►

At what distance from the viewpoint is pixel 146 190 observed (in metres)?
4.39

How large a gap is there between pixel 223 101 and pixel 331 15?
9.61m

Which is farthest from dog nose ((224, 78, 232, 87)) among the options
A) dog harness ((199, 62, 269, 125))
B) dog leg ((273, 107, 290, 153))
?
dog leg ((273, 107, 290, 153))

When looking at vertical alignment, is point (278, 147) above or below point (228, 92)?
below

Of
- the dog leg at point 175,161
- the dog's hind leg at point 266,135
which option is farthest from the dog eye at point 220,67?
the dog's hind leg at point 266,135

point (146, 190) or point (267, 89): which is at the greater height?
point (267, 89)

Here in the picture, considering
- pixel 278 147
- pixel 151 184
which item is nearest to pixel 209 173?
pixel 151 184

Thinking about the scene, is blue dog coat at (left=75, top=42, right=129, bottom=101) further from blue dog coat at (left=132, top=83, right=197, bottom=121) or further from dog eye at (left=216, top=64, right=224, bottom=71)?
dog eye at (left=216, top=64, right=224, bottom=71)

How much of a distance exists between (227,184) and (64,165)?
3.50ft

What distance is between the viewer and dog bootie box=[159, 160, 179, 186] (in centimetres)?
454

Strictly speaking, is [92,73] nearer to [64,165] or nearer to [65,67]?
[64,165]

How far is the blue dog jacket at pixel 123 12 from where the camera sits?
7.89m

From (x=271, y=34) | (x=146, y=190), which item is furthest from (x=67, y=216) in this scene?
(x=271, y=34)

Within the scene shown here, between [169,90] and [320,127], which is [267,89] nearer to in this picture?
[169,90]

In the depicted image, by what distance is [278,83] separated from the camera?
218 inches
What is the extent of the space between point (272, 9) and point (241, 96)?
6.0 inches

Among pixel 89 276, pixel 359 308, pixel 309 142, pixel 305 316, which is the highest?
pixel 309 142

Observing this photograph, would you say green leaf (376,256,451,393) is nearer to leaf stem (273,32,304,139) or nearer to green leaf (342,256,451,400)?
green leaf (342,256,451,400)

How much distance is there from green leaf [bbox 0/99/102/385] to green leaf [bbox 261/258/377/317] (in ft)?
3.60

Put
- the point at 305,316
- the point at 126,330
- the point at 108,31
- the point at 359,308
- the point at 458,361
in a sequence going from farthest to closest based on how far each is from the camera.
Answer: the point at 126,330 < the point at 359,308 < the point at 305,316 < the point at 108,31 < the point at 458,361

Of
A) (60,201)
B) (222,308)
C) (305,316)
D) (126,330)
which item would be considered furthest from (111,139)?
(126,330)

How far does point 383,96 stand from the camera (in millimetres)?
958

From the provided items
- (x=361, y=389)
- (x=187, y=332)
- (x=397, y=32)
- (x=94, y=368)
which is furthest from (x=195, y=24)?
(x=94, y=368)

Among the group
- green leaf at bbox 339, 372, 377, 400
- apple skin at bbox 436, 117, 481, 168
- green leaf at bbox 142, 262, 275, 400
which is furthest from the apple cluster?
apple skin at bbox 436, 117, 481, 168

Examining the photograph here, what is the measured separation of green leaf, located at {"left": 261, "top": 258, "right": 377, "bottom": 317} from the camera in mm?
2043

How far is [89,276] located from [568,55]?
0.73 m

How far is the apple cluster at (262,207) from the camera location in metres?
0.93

◄

__Task instructions__: Copy out, word for word, the rows that begin with the line containing "What is the extent" and run through the last row, including both ends.

__Problem solution__:
What is the extent of the space between point (272, 9) and point (241, 96)?
6.0 inches

Among pixel 89 276, pixel 359 308, pixel 309 142, pixel 305 316, which is the highest?
pixel 309 142

Observing this photograph, would you say green leaf (376,256,451,393) is nearer to leaf stem (273,32,304,139) or nearer to green leaf (342,256,451,400)?
green leaf (342,256,451,400)

How much distance is there from green leaf [bbox 0/99/102/385] to green leaf [bbox 261/258/377/317] (in ft)?
3.60

Put
- the point at 305,316
- the point at 126,330
- the point at 108,31
- the point at 359,308
- the point at 458,361
in a sequence going from farthest to closest based on how far each is from the camera.
Answer: the point at 126,330 < the point at 359,308 < the point at 305,316 < the point at 108,31 < the point at 458,361

Of
A) (60,201)
B) (222,308)
C) (305,316)
D) (126,330)
which item would be considered furthest from (111,139)?
(126,330)

How far does point 383,96 stand from the camera (in millimetres)?
958

From the provided items
- (x=361, y=389)
- (x=187, y=332)
- (x=397, y=32)
- (x=94, y=368)
which is furthest from (x=195, y=24)?
(x=94, y=368)

Among the group
- green leaf at bbox 339, 372, 377, 400
- apple skin at bbox 436, 117, 481, 168
- green leaf at bbox 142, 262, 275, 400
which is furthest from the apple cluster?
apple skin at bbox 436, 117, 481, 168

Examining the photograph here, what is the measured separation of green leaf, located at {"left": 261, "top": 258, "right": 377, "bottom": 317} from the camera in mm?
2043

How far is [89,276] located from [568,55]?
0.73 m

How far is the apple cluster at (262,207) from the camera location in metres?
0.93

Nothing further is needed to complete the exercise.